When your birthday approaches, Facebook will try and encourage you to create a fundraiser to support a cause that you care about and the social network will take care of the donation process. According to the in-app prompt, Zuck and co report that R26bn was raised last year, alone.
I've become obsessed with crowdfunding over the past 12-18 months, based on our MatchKit.co learnings. We've been fortunate enough to be the recipients of both grant funding and comprehensive mentorship from Rand Merchant Investment Holdings' AlphaCode accelerator program, which challenges us - weekly - to hypothesise and then experiment with our platform's features and relevance to our market.
We launched MatchKit in the midst of hard lockdown in 2020 to help athletes better commercialise their careers - in a bid to accelerate their off-field opportunities - as this was all they had at their disposal to generate revenue in an event-less, fan-less, soul-less new normal.
If you relied on sponsorship budgets to put bread on your table in 2020 and beyond, the likelihood was that you were heading for a starvation diet.
One of our first, low-cost experiments was to convert the built-in charity (Foundation) page of an athlete's MatchKit to the upgraded, word-smithed, Crowdfund page. It cost us no time, money and little effort. The 99% athlete had now become their own charity case - having lost the financial support of sponsors - so it made sense to change the label on our page's package, accordingly.
The startup world is often serendipitous. Sometimes a conversation results in dot-connection that is greater than you could possibly mood-board.
We met the coaching staff of SA Hockey - a sporting body that had been prohibited from competing at the Rio Olympics - based on internal decision makers at SASCOC, even though both the men's and women's teams were ranked number one on the continent. We offered our tech as a platform to showcase the individual hockey player personal brands and the newly-updated crowdfunding opportunity. The team shared their various links, leveraged their personal and professional networks and the crowdfunding campaign gained momentum:
The hype-machine went into overdrive from this moment on, as local and international reporters and influencers were dumbfounded that a national sporting body had to resort to running a crowdfunding campaign, in order to pay for itself to attend an Olympics that it had already qualified for. The coverage peaked when the story made its way onto Carte Blanche - SA's bastion of investigative reporting.
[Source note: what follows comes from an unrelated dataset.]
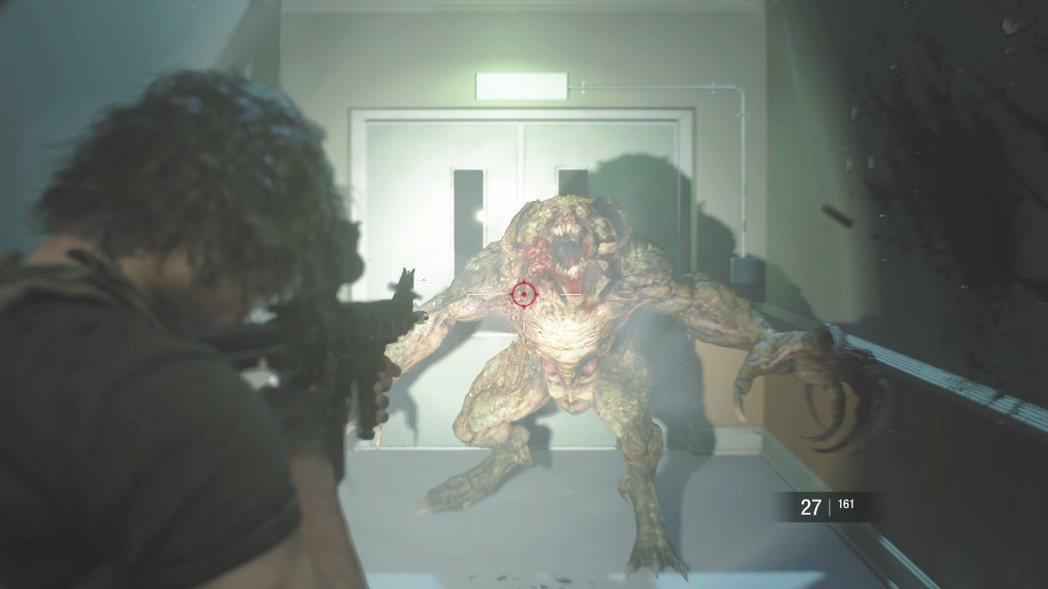 本次的敵人強度均有提升,尤其是回歸的「獵人」擁有一擊必殺的能力,相當可怕。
SA Hockey received formal funding to attend Tokyo as well as a cheque for R215,000 from its crowdfunding initiative.
Fast forward to the end of the Games and formal communication was distributed to media (on Women's Day of all days) that our medallists - Tatjana Schoenmaker and Bianca Buitendag - wouldn't be receiving medal bonuses after the precedent had been set at prior Olympics. I called 'bullshit!', or rather tweeted it: The situation snowballed, several corporates and individuals reached out and once again we offered up our tech to right this righteous, wrong.
R100,000 raised in the first hour and R400,000 a few days later. Some other influential community members and brands entered the fray and within a week, the total, collective effort resulted in a raise north of R1,000,000. If you have ever worked in the agency space, you will understand the hoops you'd have to jump through, and innumerable presentations you'd have to deliver in order to have sign-off on this quantum.
The most inspiring result of this campaign is witnessing the countless athletes - from truly fringe sports - launching MatchKit profiles and running their own crowdfunding campaigns by leveraging their friends, family and SME networks. The likes of a mountain biker who has raised R10,000 per month over two successive months, after her sponsors succumbed to the perils of the pandemic, and a triathlete trying to fund his own way to Bermuda for world champs. We look forward to documenting the tens, hundreds and eventually thousands of athlete stories where their excellence has been aided by this form of digital financing.
According to Fundly, the global amount raised by crowdfunding campaigns in 2019 was in the thirties of USD billion. It was estimated that 6,445,080 crowdfunding campaigns were hosted globally in 2019 and this is expected to triple by 2025.
The world of capital continues to evolve in ways we couldn't imagine just 24 months ago, and with the rise of cryptocurrencies and creative, financial blockchain-based offerings such as NFTs, there are more opportunities than ever for athletes to raise cash.
Investing time and energy in your friends and family who have an emotional connection with you, as opposed to chasing hypothetical backing from brands or sponsors with purses that are more constricted than ever, suggests that crowdfunding or Friendsorship has the ability to level the financial playing field, to ensure you focus on performing at your best, on the field.